1. The Energy Visualisation and Simulation Laboratory at Greenspace Research, which houses a small computation server farm.
2. The main UHI data centre at Ness Walk, Inverness, which houses various servers, the JANET RNEP and associated routers and firewalls, a blade centre delivering the institutional Citrix thin client service, another blade centre delivering the main virtualisation platform (vmware farm), storage area network (SAN), main telephone exchange (PBX), etc.
3. The backup UHI data centre at Inverness College UHI (Longman Campus), which houses the College’s own vmware farm, UHI’s replication vmware farm and SAN, the site PBX, and much of the college’s LAN switching.

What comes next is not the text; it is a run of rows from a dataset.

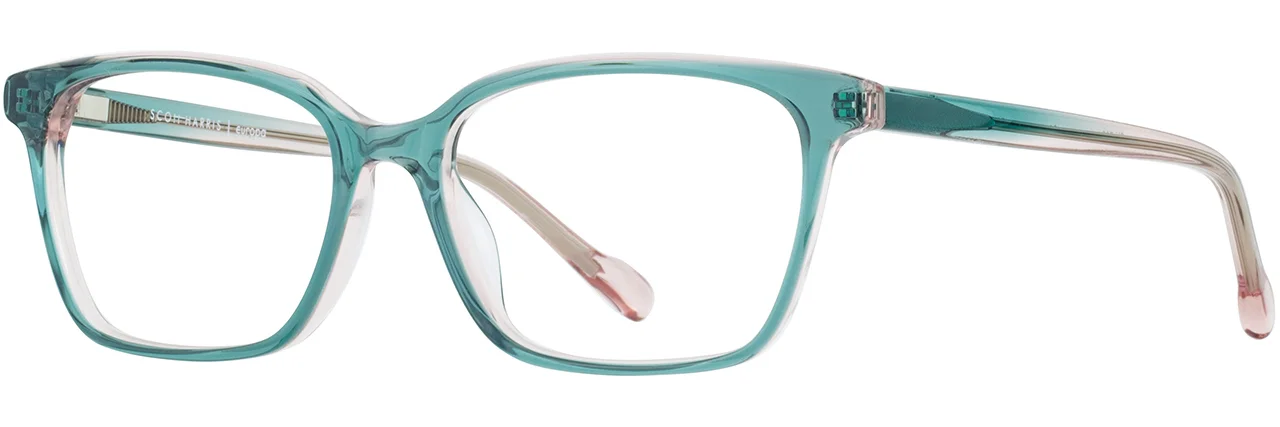 Scott Harris Eyeglasses SH-792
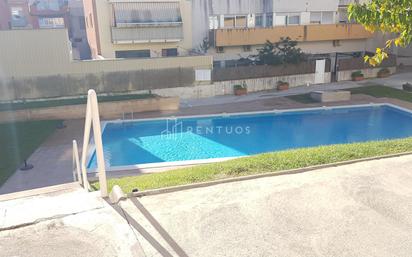 Piscina de Pis en venda en Terrassa amb Piscina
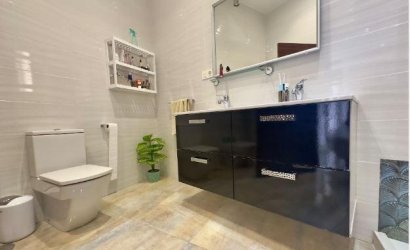 Herverkoop - Villa -
Pilar de la Horadada - Torre De La Horadada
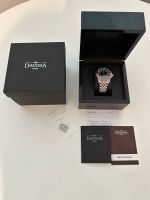 DAVOSA Ternos Professionell GMT COKE NP 1590 EUR Baden-Württemberg - Burgrieden Vorschau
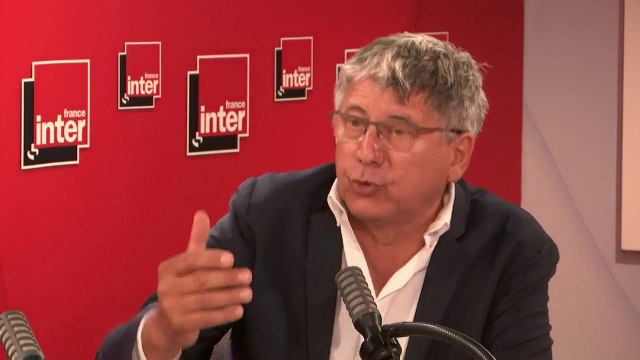 Éric Coquerel, député LFI sur le bilan carbone réglementé pour les entreprises : c'est un amendement-leurre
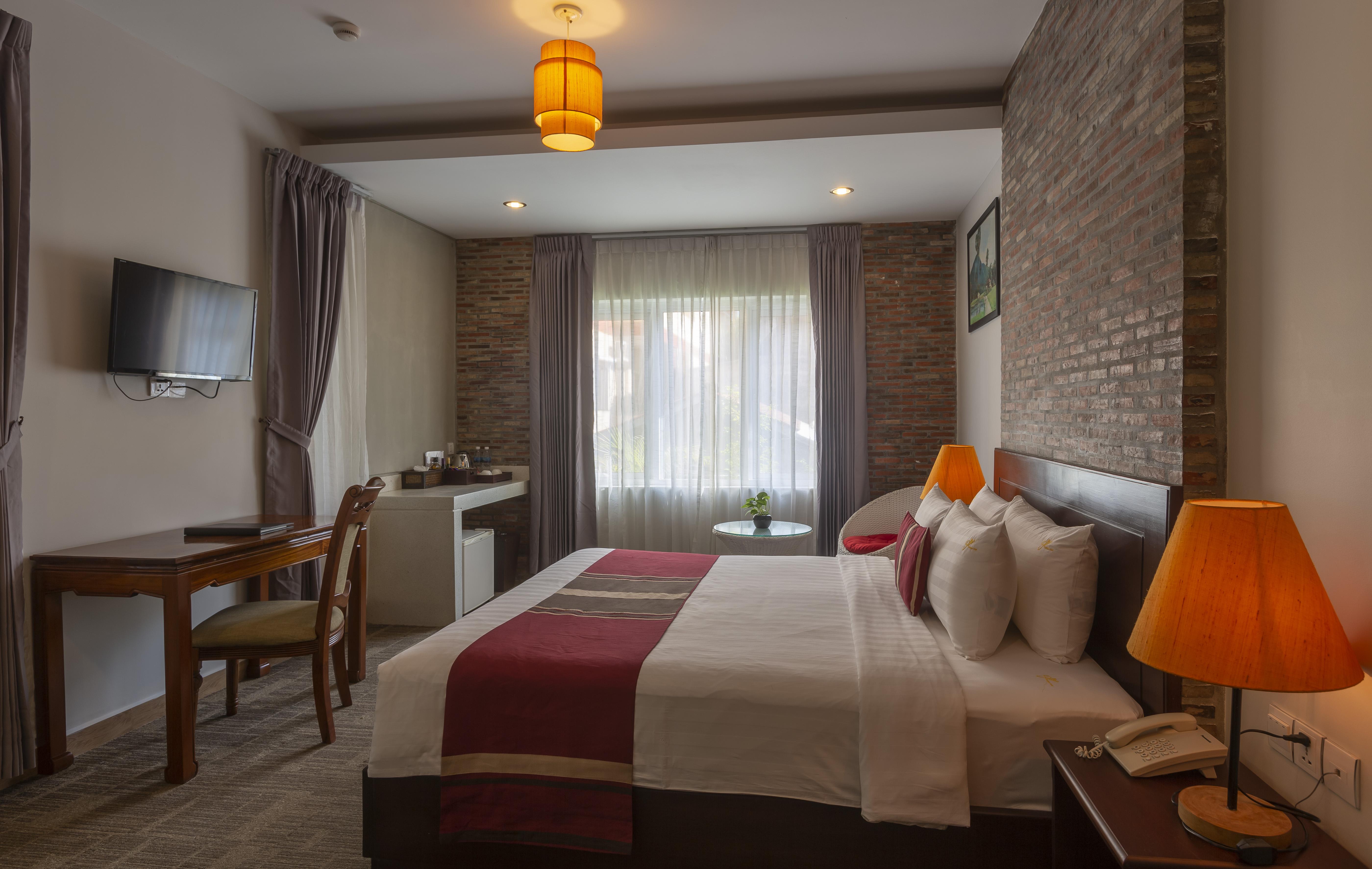 Wisteria Hotel Πνομ Πενχ Εξωτερικό φωτογραφία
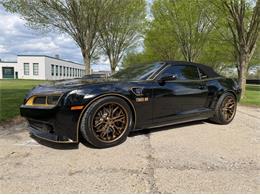2011 Chevrolet Camaro (CC-2103079) for sale in Shelby Township, Michigan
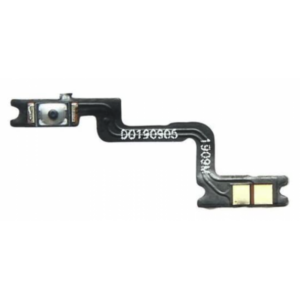 Flex Boton Power Encendido Para OPPO Realme 5 PRO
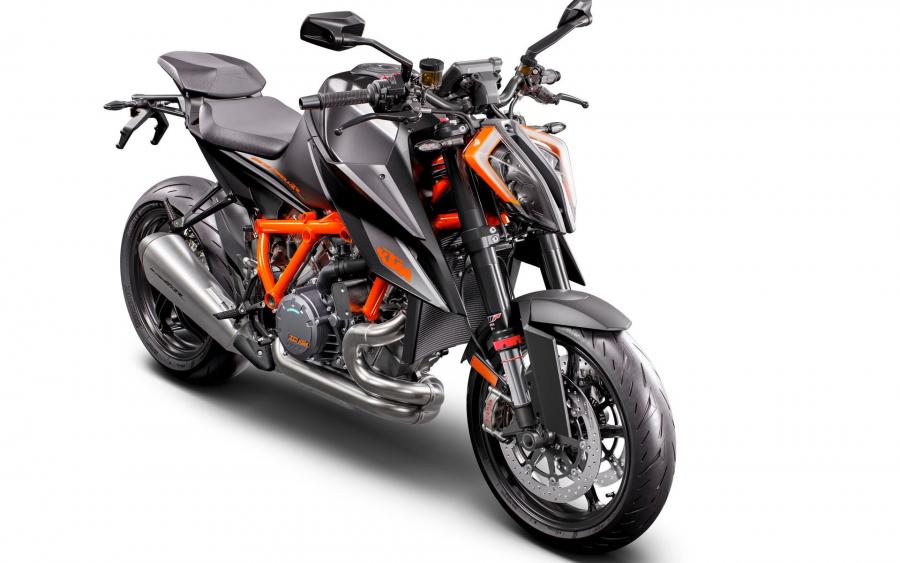 2020款ktm 1290superduke r发布 售价1.87万美元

The LiveEnergy approach is based on

1. intensive Internet-based collaboration by key facility stakeholders
2. development of an Internet-based information model of the facility
3. using the model to explore what-if scenarios regarding the impact of building envelope, heating, ventilation and air-conditioning systems and renewable energy technologies and
4. rich reporting on the building and facility portfolio to show design options and operational outcomes.

Among the questions to be investigated in the project are:

1. What is the potential for heat recovery to be an appropriate solution for ICT server rooms as opposed to standard heat extraction/air conditioning? This includes
2. How much energy can be economically extracted?
3. Is there a ready use for that energy, either seasonally or year-round?
4. Is the heat output of the server room well matched to the heat requirement of the building?
5. Is the energy available likely to be stable and matched to the estates demand over the life of a recovery plant?
6. What cost-plan considerations are important for heat recovery installations?
7. What heat recovery technologies, eg. domestic/light commercial size heat pump technology are appropriate for small to midsized server rooms?
8. What server room specific characteristics should design tools support?

Detailed reports will be written for each facility.

A management decision support tool will be developed in LiveEnergy, including a rule- of-thumb calculator with inputs derived from

• size/electrical consumption of the server room [and how to find that out]
• size/capacity of the rest of the building to absorb recovered heat [and how to assess that]

and decision support output being, in essence:

• give up now - its pointless [ explore other avenues instead ]
• do it straight away - its obvious [ and here are some signposts to taking it forwards ] with figures for projected savings which can be easily re-used in an investment justification
• further study required [ and how to go about that ]

The project outputs are all to be aimed at ICT staff rather than at Estates professionals, and geared to be applicable across the smaller HE and the FE sector UK-wide.

Greenspace Research

Greenspace Research is an energy efficiency and low carbon research group based at Lews Castle College UHI, located in Stornoway, the largest town in the Western Isles of Scotland. The group is working with organisations such as Autodesk GreenBuildingStudio and Sintef on green building and energy economics applications.

LiveEnergy

LiveEnergy is a software service developed by Greenspace Research to assist in reducing carbon footprints in the built environment. LiveEnergy is an internet-based collaborative tool which is integrated with a low carbon design approach involving 3D modelling and energy analysis of the building project. Certificates and recommendations to reduce carbon can also be generated by the application.

Energy analysis operates around a three dimensional virtual simulation of the facility and solutions to low carbon output can be explored from a design, business and environmental perspective. In evaluating the carbon footprint of an existing building with a view to reducing emissions, many factors need to be discussed, assessed, and analysed. This process may highlight the need for modifications to the structure, fenestration and construction or the requirement for new and updated technology installation to promote the use of more natural light, improved insulation, natural ventilation or external shading.

Using Building Information Management (BIM) techniques, the available options can be properly appraised and the costs weighed against the benefits, resulting in an informed decision on investment.